Siri’s meek voice might make us think women are subservient | Cult of Mac

Siri’s meek voice might make us think women are subservient


Siri Alexa in voice report
Siri is unfailingly meek and polite. What does that say about how we expect young women to behave?
Photo: Apple

Siri, Alexa and all the other well-known voice assistants are female. A new study argues that ordering these artificial intelligences around reinforces the idea that women should be obedient and uncomplaining, especially as they always respond meekly to insults.

The study authors urge Apple and creators of similar products to make male or gender-neutral voices more prominent.
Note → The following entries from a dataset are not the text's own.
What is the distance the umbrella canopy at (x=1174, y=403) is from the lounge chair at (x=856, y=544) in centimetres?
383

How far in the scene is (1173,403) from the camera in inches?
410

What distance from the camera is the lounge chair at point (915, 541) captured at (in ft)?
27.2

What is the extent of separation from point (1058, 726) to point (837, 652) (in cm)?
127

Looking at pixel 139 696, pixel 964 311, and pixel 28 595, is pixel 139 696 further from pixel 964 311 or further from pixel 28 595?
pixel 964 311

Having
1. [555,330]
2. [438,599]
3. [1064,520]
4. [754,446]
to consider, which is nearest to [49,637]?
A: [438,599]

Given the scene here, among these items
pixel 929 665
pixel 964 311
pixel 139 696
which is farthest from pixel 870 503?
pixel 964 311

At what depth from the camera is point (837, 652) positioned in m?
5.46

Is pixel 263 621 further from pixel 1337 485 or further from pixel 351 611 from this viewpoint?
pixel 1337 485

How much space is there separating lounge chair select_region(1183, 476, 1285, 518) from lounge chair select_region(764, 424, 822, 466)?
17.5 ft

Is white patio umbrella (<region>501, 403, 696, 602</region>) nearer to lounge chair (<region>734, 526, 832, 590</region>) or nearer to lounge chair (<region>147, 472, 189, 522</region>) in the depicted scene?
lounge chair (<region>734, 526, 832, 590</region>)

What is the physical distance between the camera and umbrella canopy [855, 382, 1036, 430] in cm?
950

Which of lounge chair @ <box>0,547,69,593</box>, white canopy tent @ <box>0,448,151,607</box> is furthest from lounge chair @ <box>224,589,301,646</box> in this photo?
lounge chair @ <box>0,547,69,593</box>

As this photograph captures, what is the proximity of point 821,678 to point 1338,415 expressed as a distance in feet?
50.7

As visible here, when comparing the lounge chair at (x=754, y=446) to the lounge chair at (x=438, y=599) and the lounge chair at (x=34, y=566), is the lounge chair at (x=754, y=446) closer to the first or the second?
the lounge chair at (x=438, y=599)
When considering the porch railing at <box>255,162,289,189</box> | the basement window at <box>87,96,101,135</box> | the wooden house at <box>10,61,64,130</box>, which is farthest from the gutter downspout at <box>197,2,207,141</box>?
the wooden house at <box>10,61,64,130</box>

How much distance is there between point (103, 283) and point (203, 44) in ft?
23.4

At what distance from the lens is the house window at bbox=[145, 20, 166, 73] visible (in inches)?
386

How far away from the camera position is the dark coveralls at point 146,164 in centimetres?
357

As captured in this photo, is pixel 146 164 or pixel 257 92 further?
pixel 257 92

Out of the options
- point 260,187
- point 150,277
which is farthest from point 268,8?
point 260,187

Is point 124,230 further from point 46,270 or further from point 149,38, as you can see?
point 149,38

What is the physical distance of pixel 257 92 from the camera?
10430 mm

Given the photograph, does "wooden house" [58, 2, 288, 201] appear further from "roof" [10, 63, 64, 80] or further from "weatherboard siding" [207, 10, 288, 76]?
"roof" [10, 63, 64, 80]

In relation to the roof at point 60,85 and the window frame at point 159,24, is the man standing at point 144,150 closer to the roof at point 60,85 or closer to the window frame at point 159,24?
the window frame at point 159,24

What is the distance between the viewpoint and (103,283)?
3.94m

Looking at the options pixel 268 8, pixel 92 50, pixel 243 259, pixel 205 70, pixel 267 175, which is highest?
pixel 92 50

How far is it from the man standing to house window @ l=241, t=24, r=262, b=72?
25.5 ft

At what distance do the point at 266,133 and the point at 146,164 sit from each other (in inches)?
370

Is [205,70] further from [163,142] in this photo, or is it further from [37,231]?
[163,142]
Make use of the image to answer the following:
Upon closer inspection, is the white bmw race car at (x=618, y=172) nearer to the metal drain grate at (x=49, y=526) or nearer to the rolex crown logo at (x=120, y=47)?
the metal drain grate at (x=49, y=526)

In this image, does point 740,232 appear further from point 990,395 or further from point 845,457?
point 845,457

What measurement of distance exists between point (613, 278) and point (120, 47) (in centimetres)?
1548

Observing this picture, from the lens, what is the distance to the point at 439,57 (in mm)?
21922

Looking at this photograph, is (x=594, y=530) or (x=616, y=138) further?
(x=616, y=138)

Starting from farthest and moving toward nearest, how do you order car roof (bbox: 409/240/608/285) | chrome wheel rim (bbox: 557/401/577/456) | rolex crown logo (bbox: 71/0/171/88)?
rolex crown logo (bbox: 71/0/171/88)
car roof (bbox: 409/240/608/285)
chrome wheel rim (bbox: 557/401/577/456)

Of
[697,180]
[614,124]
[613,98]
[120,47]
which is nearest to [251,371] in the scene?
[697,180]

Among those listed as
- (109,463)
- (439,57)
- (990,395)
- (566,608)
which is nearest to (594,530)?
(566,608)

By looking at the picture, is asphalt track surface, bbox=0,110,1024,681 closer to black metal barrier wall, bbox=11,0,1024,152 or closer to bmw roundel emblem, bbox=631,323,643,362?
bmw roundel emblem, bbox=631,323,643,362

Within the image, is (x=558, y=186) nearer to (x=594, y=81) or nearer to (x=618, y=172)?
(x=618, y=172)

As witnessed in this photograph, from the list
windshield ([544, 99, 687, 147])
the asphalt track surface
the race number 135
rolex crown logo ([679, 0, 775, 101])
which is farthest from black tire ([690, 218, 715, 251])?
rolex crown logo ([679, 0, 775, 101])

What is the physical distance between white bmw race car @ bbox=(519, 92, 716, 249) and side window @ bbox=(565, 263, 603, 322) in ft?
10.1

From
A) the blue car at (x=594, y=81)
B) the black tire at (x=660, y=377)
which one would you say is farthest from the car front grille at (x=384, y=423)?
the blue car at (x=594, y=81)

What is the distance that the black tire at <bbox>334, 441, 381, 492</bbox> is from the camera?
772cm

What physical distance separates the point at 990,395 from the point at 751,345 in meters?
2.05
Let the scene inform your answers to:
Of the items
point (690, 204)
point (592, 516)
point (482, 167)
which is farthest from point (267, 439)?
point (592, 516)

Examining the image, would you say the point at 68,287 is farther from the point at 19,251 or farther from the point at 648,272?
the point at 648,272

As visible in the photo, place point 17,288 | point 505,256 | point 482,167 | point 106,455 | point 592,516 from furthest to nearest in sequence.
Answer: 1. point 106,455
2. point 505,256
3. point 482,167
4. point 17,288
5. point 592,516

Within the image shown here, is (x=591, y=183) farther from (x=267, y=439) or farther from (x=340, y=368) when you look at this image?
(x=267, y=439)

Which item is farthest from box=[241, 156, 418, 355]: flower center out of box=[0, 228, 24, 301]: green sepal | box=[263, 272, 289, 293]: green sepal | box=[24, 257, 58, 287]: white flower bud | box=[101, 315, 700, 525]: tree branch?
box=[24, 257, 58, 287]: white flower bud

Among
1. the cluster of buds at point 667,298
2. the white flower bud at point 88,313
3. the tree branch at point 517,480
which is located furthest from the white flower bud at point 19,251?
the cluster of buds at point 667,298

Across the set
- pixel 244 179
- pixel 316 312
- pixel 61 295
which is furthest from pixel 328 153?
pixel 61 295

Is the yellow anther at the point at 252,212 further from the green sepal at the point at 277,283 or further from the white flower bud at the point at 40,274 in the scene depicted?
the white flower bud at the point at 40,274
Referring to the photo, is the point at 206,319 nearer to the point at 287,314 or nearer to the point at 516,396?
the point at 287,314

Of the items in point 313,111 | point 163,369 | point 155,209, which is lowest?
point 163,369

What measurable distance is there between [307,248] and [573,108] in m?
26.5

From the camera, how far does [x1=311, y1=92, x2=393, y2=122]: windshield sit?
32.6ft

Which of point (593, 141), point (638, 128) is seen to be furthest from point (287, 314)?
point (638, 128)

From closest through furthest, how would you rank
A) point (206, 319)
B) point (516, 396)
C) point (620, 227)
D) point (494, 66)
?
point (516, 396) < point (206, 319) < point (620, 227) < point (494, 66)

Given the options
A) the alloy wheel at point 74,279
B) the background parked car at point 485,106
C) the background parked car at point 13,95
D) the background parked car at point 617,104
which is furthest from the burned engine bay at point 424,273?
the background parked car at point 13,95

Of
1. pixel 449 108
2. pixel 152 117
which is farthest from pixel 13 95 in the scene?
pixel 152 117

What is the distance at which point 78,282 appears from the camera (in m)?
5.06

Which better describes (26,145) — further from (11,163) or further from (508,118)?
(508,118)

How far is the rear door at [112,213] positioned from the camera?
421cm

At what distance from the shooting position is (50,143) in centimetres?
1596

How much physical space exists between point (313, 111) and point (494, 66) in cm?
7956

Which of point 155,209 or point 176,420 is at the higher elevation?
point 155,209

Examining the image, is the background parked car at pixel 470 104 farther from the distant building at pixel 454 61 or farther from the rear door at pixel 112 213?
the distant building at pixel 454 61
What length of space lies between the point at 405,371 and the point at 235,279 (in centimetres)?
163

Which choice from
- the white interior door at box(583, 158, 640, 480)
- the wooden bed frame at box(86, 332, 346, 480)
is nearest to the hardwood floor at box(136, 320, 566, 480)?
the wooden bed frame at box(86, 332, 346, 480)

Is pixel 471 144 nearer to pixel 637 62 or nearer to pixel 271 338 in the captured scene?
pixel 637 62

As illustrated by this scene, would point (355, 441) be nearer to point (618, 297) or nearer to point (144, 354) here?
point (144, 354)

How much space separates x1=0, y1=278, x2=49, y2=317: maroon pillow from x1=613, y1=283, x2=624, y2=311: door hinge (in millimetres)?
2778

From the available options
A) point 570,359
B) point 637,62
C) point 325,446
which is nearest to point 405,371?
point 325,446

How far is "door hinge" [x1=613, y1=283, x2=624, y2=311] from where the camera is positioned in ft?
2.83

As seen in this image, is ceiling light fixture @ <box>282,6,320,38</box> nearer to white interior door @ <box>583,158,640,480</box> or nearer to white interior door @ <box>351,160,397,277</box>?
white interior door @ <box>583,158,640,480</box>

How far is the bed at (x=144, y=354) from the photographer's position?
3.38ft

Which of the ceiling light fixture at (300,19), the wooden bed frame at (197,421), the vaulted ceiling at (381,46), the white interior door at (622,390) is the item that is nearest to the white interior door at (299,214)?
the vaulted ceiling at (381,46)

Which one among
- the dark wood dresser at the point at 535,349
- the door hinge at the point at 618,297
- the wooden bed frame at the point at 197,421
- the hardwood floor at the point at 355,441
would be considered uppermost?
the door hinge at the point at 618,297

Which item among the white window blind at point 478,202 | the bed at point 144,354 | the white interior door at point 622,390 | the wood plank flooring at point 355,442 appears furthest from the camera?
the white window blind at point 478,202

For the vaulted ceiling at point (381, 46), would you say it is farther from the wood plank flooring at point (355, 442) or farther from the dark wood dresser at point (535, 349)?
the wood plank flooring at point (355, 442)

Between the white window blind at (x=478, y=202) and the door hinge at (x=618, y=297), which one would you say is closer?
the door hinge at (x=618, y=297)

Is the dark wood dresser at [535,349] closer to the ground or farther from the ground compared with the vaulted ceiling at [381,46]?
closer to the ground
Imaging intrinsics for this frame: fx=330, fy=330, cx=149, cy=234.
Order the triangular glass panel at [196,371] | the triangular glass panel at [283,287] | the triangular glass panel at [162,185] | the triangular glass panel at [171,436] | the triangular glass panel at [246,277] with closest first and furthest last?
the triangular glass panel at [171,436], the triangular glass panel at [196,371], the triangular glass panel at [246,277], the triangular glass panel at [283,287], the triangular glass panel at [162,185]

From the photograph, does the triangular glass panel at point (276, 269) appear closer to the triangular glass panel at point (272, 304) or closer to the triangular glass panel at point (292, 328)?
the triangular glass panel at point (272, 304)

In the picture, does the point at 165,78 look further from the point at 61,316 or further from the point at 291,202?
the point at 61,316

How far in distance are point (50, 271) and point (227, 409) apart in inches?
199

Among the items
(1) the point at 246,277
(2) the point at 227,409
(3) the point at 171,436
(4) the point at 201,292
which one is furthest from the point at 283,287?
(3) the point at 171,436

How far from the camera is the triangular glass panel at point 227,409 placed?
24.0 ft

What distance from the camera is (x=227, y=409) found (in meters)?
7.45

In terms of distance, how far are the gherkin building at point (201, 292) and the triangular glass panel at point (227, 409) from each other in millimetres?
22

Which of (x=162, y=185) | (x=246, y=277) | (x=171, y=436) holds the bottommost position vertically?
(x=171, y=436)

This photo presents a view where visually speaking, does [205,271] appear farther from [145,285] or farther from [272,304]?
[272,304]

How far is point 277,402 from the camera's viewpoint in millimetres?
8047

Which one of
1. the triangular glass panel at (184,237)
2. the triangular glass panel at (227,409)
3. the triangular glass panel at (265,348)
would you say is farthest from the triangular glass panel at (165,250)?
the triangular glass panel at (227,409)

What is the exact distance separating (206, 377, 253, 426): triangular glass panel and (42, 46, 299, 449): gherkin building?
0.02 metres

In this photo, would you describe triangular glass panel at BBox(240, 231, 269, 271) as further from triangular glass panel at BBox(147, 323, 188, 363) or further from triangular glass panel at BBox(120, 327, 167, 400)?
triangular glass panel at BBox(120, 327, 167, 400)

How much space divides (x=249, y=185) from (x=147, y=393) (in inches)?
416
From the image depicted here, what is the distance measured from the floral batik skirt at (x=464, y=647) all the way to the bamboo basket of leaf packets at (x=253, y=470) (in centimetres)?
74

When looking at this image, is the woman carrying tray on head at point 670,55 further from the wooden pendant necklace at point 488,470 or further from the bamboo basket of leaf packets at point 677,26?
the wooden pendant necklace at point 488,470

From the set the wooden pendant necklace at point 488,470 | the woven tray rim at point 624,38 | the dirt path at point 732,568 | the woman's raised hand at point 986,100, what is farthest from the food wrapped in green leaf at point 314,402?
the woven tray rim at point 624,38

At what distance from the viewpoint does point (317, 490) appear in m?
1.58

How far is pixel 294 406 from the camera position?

It’s too easy to kick Siri around

“Because the speech of most voice assistants is female, it sends a signal that women are obliging, docile and eager-to-please helpers, available at the touch of a button or with a blunt voice command like ‘hey’ or ‘OK’, says the study, which is from Unesco (United Nations Educational, Scientific and Cultural Organization).

It’s titled, “I’d blush if I could,” as that used to be Siri’s meek answer to insults like “You’re a b****,” according to the authors. Even the current one, “I don’t know how to respond to that,” is very polite.

Also, AI assistants are still relatively primitive and often make dumb mistakes. The authors point out that these errors are spoken in the voices of young women, reinforcing negative ideas about female intelligence.

More voice options needed

The authors of this study urge the developers of voice-controlled assistants to make male voices an option. And to ask users to choose the gender of their assistant, not make female the default.

iPhone or iPad users wishing to change Siri’s gender just need to go to Settings > Siri & Search > Siri Voice. From here, users can change the voice from female to male, as well as give Siri a regional accent, like British or South African.

But the switch needs to go beyond the timber of the voice; separate scripts have to be used. As the study authors point out, “The male versions tend to use more definitive quantifiers (one, five), while the female versions use more general quantifiers (a few, some), as well as more personal pronouns (I, you, she). The trend is so pronounced that focus groups report finding it unsettling to hear a male voice using a female script and consider it untrustworthy.”

One way around this is to make the AI’s voice gender neutral. And it has other advantages: “Digital assistants carrying obviously synthetic voices, regardless of their fluency, announce themselves as non-human from the outset of an interaction and might even point the way towards the establishment of a new machine gender for technologies with human-like communication capabilities,” according to the authors of this study.